After visiting the Cathedral, Jim and I took a velotaxi (bike taxi) to the Museu Picasso. The line seemed long, so we went into the Museu Textil i d'Indumentaria. The museum had a very odd modern art clothing exhibit intermixed with their more interesting permanent display of women's clothing in Europe from the 17th century to the mid-1900s. I also enjoyed seeing 4th-century Coptic Egyptian textiles and other weavings. This sculpture was on display in the atrium of the museum.
The line at the Museu Picasso was just as long as earlier, so we decided to join the crowd. One nice thing about the siesta and the late dinner schedule is that many of the museums and sites are open until 8 or 9 at night. Later in the trip we would discover that there were lines at ALL the tourist destinations. I cannot imagine high season. The museum was well worth the wait. They had an excellent chronology of his life.

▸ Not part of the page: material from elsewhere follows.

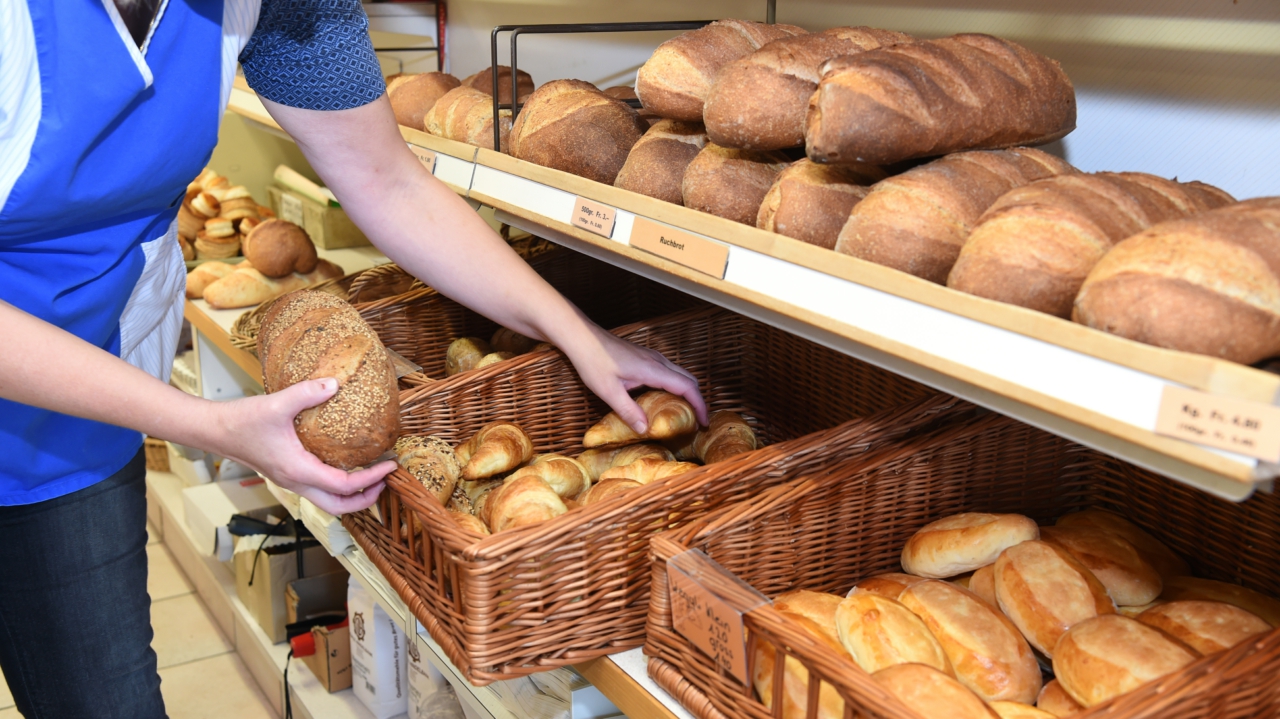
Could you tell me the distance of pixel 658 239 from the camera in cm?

One thing was obvious - you wouldn't have wanted to be married to him; he seemed to leave each wife for the next mistress, except the last one, I suppose.

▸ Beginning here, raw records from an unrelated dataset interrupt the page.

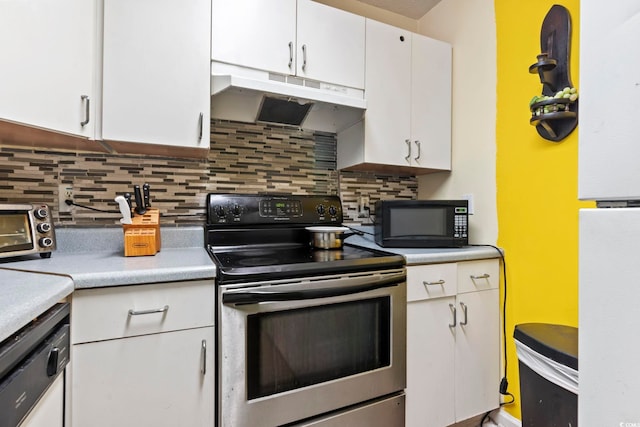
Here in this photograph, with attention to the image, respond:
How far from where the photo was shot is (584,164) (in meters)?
0.50

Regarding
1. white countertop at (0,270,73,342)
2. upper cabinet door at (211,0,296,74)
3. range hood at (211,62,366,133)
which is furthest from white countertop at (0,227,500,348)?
upper cabinet door at (211,0,296,74)

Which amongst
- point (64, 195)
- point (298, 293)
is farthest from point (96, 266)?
point (298, 293)

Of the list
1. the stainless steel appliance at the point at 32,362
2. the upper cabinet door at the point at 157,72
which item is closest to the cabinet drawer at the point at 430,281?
the upper cabinet door at the point at 157,72

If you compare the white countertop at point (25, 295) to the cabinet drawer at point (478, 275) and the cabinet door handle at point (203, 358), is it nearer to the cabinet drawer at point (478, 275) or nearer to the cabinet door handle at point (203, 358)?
the cabinet door handle at point (203, 358)

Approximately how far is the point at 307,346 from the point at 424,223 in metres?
0.92

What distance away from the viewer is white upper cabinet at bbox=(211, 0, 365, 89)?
1.44 meters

In the 1950s, he worked on a personal project to study and redo perspectives of Velazquez' Las Meninas: Maids of Honor (1656). This is an amazing exhibit - a real highlight for me. He took Velazquez' painting and basically repainted the scene and each individual part in varying styles, colors, and detail. A museum slide show presented many of these works overlayed on the original painting.